● **WHAT IS BEING ASKED**
Copy the records below word for word, beginning with the line containing "this 798×532 image." and ending with the line containing "cracked pavement [3, 253, 636, 478]", including both.

━━━━━ EXERCISE MATERIALS

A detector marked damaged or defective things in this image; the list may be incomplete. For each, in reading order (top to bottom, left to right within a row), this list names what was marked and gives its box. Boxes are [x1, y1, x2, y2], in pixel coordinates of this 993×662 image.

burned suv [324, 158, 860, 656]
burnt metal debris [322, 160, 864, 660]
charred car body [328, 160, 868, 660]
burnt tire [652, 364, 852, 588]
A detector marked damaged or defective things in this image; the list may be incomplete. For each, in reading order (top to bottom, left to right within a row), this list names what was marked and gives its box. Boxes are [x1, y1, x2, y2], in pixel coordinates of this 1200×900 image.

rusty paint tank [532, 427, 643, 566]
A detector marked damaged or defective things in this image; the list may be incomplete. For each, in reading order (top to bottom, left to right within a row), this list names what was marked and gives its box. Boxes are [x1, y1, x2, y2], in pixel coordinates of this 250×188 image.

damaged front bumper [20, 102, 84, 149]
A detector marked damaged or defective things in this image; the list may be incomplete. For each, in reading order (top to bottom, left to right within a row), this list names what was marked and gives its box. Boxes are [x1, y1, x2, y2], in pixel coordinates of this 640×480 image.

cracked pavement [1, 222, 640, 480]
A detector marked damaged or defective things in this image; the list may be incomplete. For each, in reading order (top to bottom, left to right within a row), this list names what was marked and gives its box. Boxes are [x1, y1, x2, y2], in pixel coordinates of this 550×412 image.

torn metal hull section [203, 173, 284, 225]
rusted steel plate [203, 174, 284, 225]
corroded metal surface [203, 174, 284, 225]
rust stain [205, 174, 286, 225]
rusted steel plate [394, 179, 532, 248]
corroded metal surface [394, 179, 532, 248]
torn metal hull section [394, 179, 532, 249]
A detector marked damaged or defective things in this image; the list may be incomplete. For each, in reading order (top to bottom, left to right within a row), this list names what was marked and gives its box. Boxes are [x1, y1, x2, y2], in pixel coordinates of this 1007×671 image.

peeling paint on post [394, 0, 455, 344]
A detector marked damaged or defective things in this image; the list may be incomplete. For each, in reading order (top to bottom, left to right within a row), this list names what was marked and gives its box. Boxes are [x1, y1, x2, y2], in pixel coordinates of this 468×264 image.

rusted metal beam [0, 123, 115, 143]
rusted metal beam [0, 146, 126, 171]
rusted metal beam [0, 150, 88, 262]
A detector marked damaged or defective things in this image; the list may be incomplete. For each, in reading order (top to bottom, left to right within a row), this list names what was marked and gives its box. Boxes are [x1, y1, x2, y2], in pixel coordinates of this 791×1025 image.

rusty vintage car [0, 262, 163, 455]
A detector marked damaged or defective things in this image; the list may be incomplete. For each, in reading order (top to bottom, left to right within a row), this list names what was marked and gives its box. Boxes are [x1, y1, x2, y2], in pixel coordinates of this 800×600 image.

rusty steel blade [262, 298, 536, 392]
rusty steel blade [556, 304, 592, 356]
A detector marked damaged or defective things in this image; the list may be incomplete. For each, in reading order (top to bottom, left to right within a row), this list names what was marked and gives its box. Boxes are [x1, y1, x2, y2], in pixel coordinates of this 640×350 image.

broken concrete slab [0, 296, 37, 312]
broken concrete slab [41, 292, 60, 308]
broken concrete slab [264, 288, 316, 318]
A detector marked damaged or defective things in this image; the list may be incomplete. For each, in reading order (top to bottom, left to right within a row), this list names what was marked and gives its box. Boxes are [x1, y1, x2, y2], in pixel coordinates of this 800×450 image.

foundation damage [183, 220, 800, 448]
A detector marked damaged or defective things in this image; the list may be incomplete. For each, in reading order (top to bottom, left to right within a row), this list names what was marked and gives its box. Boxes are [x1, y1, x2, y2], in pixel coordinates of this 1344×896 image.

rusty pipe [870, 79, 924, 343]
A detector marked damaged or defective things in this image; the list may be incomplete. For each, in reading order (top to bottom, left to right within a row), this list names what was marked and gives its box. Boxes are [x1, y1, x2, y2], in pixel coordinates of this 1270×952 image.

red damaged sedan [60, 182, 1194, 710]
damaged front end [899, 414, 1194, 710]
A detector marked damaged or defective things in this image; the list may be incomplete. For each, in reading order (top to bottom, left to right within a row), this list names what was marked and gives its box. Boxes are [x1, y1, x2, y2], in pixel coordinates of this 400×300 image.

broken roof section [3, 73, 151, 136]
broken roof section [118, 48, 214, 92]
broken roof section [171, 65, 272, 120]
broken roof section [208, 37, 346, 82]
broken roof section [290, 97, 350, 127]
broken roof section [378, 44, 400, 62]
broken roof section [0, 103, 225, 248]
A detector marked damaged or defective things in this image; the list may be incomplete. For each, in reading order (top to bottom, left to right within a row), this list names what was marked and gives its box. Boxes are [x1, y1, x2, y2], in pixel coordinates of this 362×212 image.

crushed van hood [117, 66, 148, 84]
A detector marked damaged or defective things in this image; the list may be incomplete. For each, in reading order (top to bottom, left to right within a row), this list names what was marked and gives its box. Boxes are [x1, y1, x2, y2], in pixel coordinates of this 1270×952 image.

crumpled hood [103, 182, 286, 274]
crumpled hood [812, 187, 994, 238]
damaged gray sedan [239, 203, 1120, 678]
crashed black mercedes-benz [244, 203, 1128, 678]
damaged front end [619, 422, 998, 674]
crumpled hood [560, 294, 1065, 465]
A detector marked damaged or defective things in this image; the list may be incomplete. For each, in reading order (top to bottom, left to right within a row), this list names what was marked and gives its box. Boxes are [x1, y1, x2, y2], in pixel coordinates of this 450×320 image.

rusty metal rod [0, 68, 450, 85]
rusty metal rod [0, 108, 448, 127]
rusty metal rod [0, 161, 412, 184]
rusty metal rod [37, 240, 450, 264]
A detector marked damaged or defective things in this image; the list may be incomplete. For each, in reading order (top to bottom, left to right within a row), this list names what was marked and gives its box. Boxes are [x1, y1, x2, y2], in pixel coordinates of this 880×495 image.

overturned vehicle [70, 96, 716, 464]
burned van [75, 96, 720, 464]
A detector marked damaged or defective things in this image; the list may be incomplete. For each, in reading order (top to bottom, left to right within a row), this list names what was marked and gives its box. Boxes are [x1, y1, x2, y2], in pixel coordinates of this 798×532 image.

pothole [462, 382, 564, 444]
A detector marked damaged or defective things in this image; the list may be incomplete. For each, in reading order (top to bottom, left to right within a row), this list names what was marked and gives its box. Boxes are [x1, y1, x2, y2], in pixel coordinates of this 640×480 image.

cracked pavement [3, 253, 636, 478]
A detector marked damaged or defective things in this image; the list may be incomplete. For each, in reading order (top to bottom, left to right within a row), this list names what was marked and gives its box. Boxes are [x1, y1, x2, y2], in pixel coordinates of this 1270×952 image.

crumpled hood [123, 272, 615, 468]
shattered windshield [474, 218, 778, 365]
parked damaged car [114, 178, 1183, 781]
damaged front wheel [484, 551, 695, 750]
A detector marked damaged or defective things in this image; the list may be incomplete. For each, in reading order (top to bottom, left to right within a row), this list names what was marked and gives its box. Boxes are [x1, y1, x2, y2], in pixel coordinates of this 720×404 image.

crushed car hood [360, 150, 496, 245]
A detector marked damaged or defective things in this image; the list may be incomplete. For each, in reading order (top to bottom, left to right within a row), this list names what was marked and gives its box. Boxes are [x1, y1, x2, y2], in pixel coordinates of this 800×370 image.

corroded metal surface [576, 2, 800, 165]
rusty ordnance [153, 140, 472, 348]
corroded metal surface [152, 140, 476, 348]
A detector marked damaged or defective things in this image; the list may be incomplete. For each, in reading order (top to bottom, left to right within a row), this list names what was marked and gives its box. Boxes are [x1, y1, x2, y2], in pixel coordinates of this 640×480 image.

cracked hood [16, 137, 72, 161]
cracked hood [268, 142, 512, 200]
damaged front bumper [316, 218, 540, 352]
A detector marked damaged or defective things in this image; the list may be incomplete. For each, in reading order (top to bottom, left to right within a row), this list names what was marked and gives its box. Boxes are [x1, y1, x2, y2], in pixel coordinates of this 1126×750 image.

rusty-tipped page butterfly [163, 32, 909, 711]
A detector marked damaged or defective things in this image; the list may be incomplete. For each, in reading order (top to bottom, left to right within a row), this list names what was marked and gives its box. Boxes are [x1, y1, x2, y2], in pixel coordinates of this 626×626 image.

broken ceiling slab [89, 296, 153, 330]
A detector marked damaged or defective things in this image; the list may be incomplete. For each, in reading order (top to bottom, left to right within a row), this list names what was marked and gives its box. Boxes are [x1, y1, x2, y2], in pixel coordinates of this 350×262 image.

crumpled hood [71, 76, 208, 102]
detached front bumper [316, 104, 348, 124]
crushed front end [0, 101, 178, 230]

━━━━━━━━━━

● **REPLY**
A detector marked damaged or defective things in this image; the list may be incomplete. For each, in reading order (top to bottom, left to right within a row), this list names what was marked and gives its box. Boxes are [x1, y1, x2, y2], in pixel coordinates of this 798×532 image.

pothole [462, 382, 564, 444]
A detector marked damaged or defective things in this image; the list may be incomplete. For each, in reading order (top to bottom, left to right within a row), this list names what was marked and gives its box. Boxes are [x1, y1, x2, y2], in pixel coordinates of this 640×480 image.

cracked pavement [3, 253, 636, 478]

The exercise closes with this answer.